Staring alongside Wahlberg are various recognizable faces. Lauren Cohan of Walking Dead fame is a female member of the team with an unnecessary side-plot involving a rude ex-husband involved in a custody battle. There is Iko Uwais, who kicked ass in The Raid: Redemption and The Raid 2. Unfortunately, his bad-ass kung-fu is limited to one scene, which is the highlight of the movie. Then there is WWE wrestler and former UFC champion, Ronda Rousey. I don’t know if she has more than 20 lines of dialogue.
I will give credit to John Malkovich. Playing the technical leader of team Overwatch, his monotone and supremely confident performance did grasp my attention a bit.

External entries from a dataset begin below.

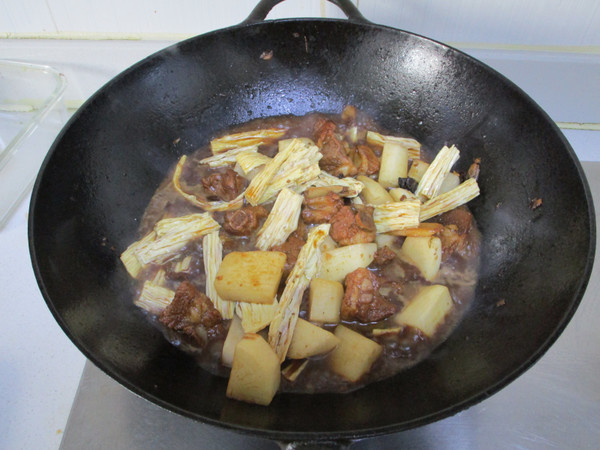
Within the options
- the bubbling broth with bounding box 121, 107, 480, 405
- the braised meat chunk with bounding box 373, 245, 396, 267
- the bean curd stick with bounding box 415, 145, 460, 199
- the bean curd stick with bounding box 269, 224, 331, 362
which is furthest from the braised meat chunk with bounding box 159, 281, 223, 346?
the bean curd stick with bounding box 415, 145, 460, 199

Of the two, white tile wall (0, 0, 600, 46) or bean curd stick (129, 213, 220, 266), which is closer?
bean curd stick (129, 213, 220, 266)

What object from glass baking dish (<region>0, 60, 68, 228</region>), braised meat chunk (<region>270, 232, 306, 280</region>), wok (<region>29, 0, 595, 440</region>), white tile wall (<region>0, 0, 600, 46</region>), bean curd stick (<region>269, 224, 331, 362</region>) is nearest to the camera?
wok (<region>29, 0, 595, 440</region>)

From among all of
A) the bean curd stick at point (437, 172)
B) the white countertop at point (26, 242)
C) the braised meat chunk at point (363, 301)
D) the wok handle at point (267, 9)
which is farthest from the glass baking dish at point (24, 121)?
the bean curd stick at point (437, 172)

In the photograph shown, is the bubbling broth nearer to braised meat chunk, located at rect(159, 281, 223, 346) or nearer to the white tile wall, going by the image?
braised meat chunk, located at rect(159, 281, 223, 346)

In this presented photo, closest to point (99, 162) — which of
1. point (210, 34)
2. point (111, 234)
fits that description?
point (111, 234)

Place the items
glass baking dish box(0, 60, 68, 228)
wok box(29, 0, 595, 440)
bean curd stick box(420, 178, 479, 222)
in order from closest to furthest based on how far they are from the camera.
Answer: wok box(29, 0, 595, 440) < bean curd stick box(420, 178, 479, 222) < glass baking dish box(0, 60, 68, 228)

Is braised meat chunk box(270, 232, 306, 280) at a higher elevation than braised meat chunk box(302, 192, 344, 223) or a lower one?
lower

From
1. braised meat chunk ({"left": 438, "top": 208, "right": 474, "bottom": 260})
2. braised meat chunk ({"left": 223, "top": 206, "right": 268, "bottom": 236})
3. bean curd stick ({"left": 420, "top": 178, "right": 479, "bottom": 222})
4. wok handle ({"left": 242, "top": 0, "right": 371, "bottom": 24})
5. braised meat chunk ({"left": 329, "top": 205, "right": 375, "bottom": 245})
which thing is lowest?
braised meat chunk ({"left": 223, "top": 206, "right": 268, "bottom": 236})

Mile 22 also suffers from the Star Trek red-shirt problem. When the camera pans on a new face in a crowded room or entering vehicles, you know that said person is going to die. Not a ton a characters actually live through the movie, so props to Berg and the writers for not adhering to the norm on that front. With that being said, audience members have ZERO personal connection to anyone who dies so the moments of impact are shoulder-shrug moments.
The ending to Mile 22 isn’t expected, but it’s not exactly a happy ending either. I didn’t read much scuttle butt surrounding the conclusion when the movie was released in October of 2018, but I think that’s because the movie itself isn’t anything to remember.